Chapter 11

5.6K 230 0
                                        

Naina duduk di pojokan kamarnya, memeluk lutut sambil menggigit bibirnya yang bergetar. Air mata yang sejak tadi menggenang tak kunjung berhenti mengalir.

Tangannya berulang kali menggenggam ponsel, mengetik pesan panjang hanya untuk segera menghapusnya lagi. Dia ingin meminta maaf, ingin menjelaskan, ingin tahu apakah Reigha masih marah atau tidak.

Tapi, apa gunanya? Dia tahu Reigha tidak akan membalas.

Di sisi lain, Reigha duduk di kamarnya yang remang-remang, tatapannya terpaku pada layar laptop.

Esok harinya, Naina yang masih terjebak dalam kesedihan, terlonjak kaget saat sesuatu yang dingin menyentuh pipinya. Dia menoleh cepat dan mendapati Reigha berdiri di sampingnya, menekan kaleng minuman dingin ke wajahnya dengan ekspresi datar.

"Sudah ku maafkan," kata Reigha singkat.

Mata Naina melebar, napasnya tertahan sejenak. Dia menatap pemuda itu dengan ragu, memastikan bahwa dia tidak salah dengar.

"Benarkah…?" suaranya bergetar, penuh harap.

Reigha menghela napas pelan, meletakkan minuman itu di tangan Naina. "Kalau aku bilang begitu, ya berarti begitu."

Naina merasakan kehangatan menjalar ke dadanya. Seolah beban besar yang menekannya sejak semalam tiba-tiba menghilang.

Dia menggenggam erat kaleng itu, menundukkan kepala untuk menyembunyikan senyumnya yang mulai merekah.

"Terima kasih…" bisiknya pelan.

Reigha tidak menjawab, hanya mengangkat satu alisnya sebelum menatap langit yang cerah di atas mereka.

Seolah tak terjadi apa-apa semalam.

Seolah semuanya baik-baik saja.

Reigha menyandarkan tubuhnya ke pagar atap, menatap Naina dengan ekspresi datar. Seolah-olah dia hanya bertanya asal saja, dia membuka suara, "Kau menangis semalaman?"

Naina buru-buru menggeleng. "Tidak," jawabnya cepat, suaranya sedikit serak.

Reigha mengangkat alis, menahan tawa sinis yang hampir keluar. Bohong. Matanya merah dan bengkak, suaranya jelas menunjukkan jejak tangisan. Dan dia tahu—karena dia menyaksikan semuanya.

Dia mendekat, mencondongkan tubuhnya sedikit ke arah Naina. "Oh ya? Matamu bilang lain," ucapnya, suaranya rendah tapi tajam.

Naina menunduk, menggigit bibirnya.

Melihat itu, Reigha semakin muak. Dia tidak mengerti, untuk apa Naina berbohong padanya?

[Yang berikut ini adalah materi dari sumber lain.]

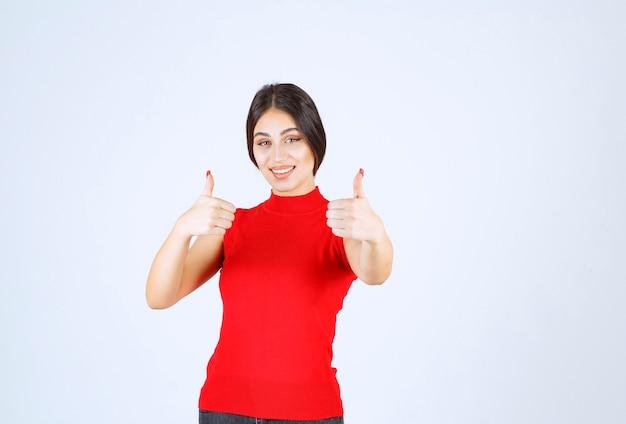 親指を立てる赤いシャツの女の子。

Seolah dia tidak tahu segalanya. Seolah semua yang dia lakukan semalam—mengawasi, mendengar, memastikan gadis itu tetap bernapas—tidak ada artinya.

Dia menghela napas panjang, lalu menarik diri, menegakkan tubuhnya kembali. "Lain kali, kalau mau bohong, setidaknya buat itu lebih meyakinkan," katanya dingin, sebelum meneguk minuman dingin yang tadi dia bawa.

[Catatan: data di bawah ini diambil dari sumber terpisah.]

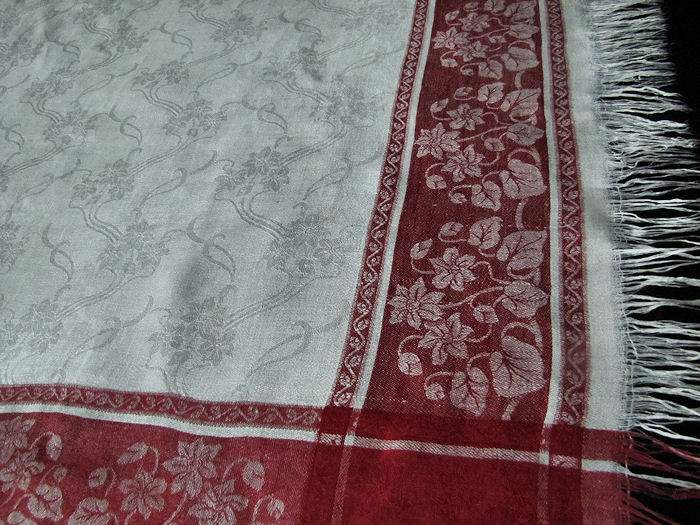 close up vintage Turkey red and white linen fringed table topper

Naina hanya diam, tak mampu membalas.

Sejak saat itu, Naina mulai menyadari sesuatu—sekecil apa pun kebohongan yang ia ucapkan, Reigha pasti mengetahuinya. Tidak ada yang bisa ia sembunyikan.

Anehnya Reigha selalu tahu. Entah bagaimana, dia bisa membaca ekspresi, gerak-gerik, bahkan mungkin detak jantungnya.

Jadi, saat Reigha menatapnya dengan mata tajam itu lagi, Naina tidak punya pilihan selain jujur.

"Aku memang menangis semalaman," akhirnya ia mengaku, suaranya lirih.

Reigha hanya menatapnya, lalu mengangkat bahu seolah jawabannya sudah jelas sejak awal. "Bagus," katanya santai. "Setidaknya kau mulai belajar untuk tidak membuang waktuku dengan kebohongan murahan."